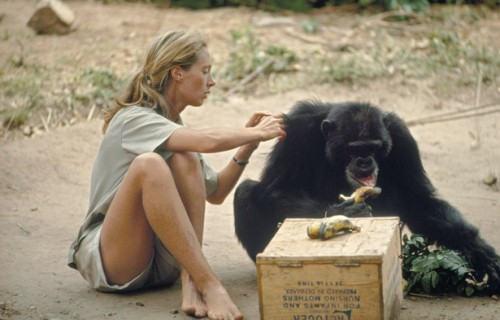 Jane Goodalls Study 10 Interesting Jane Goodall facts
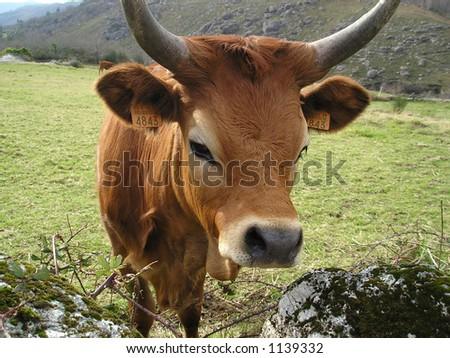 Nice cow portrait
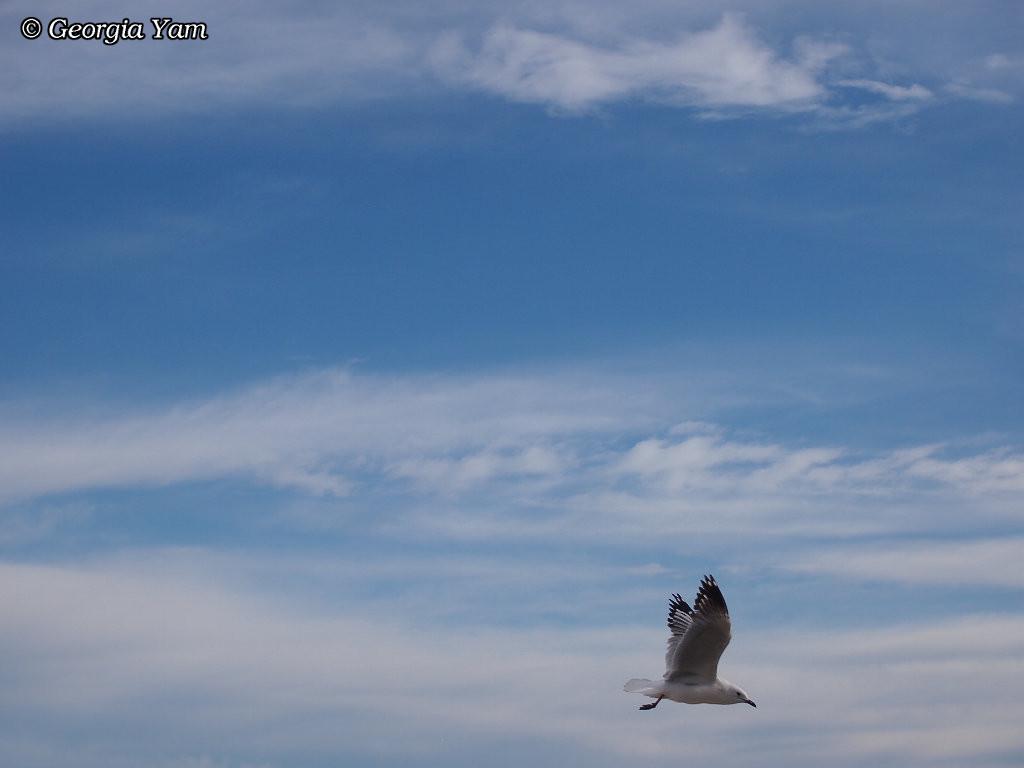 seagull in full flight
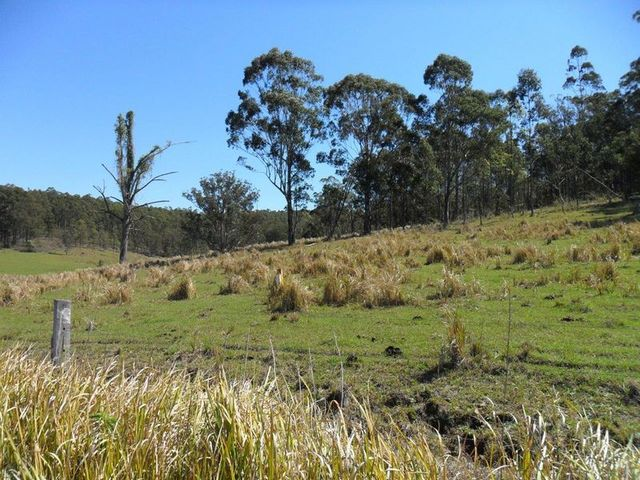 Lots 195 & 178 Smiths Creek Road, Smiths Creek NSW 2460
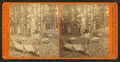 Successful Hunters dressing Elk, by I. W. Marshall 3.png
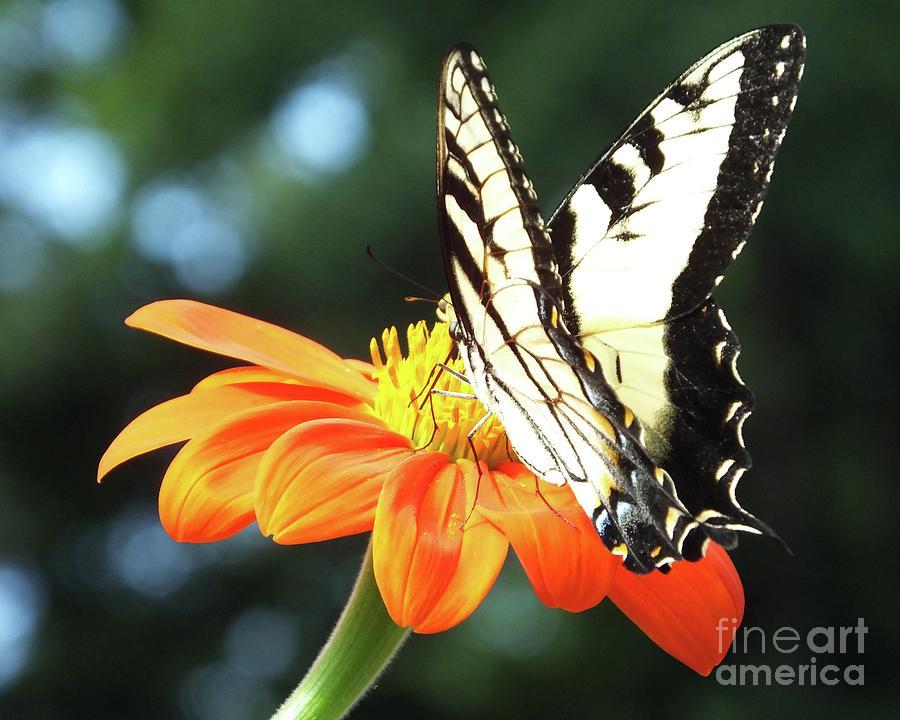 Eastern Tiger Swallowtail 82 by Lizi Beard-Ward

☆ ☆ ☆ ☆ ☆ ☆ ☆

— What is needed —
Repeat the whole listing above word for word. Leave out the pictures.

— Solution below —
 Jane Goodalls Study 10 Interesting Jane Goodall facts
 Nice cow portrait
 seagull in full flight
 Lots 195 & 178 Smiths Creek Road, Smiths Creek NSW 2460
 Successful Hunters dressing Elk, by I. W. Marshall 3.png
 Eastern Tiger Swallowtail 82 by Lizi Beard-Ward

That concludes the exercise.